When the IgG4 value ‘cut-off’ values were doubled1 so as to improve specificity, the sensitivity of IgG4 levels fell to an unacceptably low 35%.
In a closely related study by the same group, Wallace et al describe the ‘Diagnostic Utility of Plasmablasts as a Biomarker for IgG4 Related Disease (IgG4 RD) Independent of Serum IgG4 Levels’.
They reported 37 patients with biopsy-proven IgG4-RD.
Thirteen of these patients had normal IgG4 levels.
But all 37 patients had elevated levels of plasmablasts (CD19 low, CD20 neg, CD38+ and CD27+).
They also demonstrated that rituximab (anti-CD20 antibody) was beneficial, even though the plasmablasts were CD20 negative, indicating removal of plasmablast precursors.
Since we see patients with possible IgG4-RD in a variety of organs (table 1) that are often not easy to biopsy, serum IgG4 levels have incorrectly become a ‘surrogate’ marker for IgG4-RD in clinical practice.3 ,4 These articles will make us take a hard look at our current diagnostic approach to IgG4-RD.

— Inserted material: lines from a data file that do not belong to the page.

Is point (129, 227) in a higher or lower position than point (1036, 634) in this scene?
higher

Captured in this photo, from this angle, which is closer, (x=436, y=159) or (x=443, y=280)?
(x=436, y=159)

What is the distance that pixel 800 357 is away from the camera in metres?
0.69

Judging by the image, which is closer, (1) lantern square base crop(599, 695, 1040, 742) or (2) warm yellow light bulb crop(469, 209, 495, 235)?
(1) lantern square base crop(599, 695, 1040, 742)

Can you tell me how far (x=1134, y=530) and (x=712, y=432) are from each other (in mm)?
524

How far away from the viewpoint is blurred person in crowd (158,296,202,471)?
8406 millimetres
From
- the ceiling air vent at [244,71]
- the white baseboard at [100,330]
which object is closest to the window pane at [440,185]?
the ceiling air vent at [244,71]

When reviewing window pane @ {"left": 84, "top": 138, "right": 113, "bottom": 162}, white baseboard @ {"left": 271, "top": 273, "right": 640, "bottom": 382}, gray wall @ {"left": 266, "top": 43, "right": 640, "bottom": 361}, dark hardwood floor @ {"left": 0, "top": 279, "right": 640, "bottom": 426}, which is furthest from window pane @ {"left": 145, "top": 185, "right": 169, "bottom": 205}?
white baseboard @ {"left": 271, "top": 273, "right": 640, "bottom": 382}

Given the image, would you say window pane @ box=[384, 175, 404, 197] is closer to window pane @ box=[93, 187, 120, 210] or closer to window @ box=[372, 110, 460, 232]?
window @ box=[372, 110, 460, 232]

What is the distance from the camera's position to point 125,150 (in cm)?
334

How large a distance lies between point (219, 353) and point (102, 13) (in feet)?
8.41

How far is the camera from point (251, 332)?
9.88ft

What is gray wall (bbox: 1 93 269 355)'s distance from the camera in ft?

The spectrum of IgG4-RD is remarkably complex (table 1) and it would be nice to simply think of this complex multisystem pathology as a single pathogenetic disorder occurring in a variety of target organs.
Unfortunately, it may not be that simple.
In a critical evaluation of the evolving spectrum of IgG4-RD, Cheuk et al4 note that this condition is both ‘over-diagnosed’ and ‘under-diagnosed’.
Under-diagnosis is due to the sheer lack of recognition of IgG4-RD.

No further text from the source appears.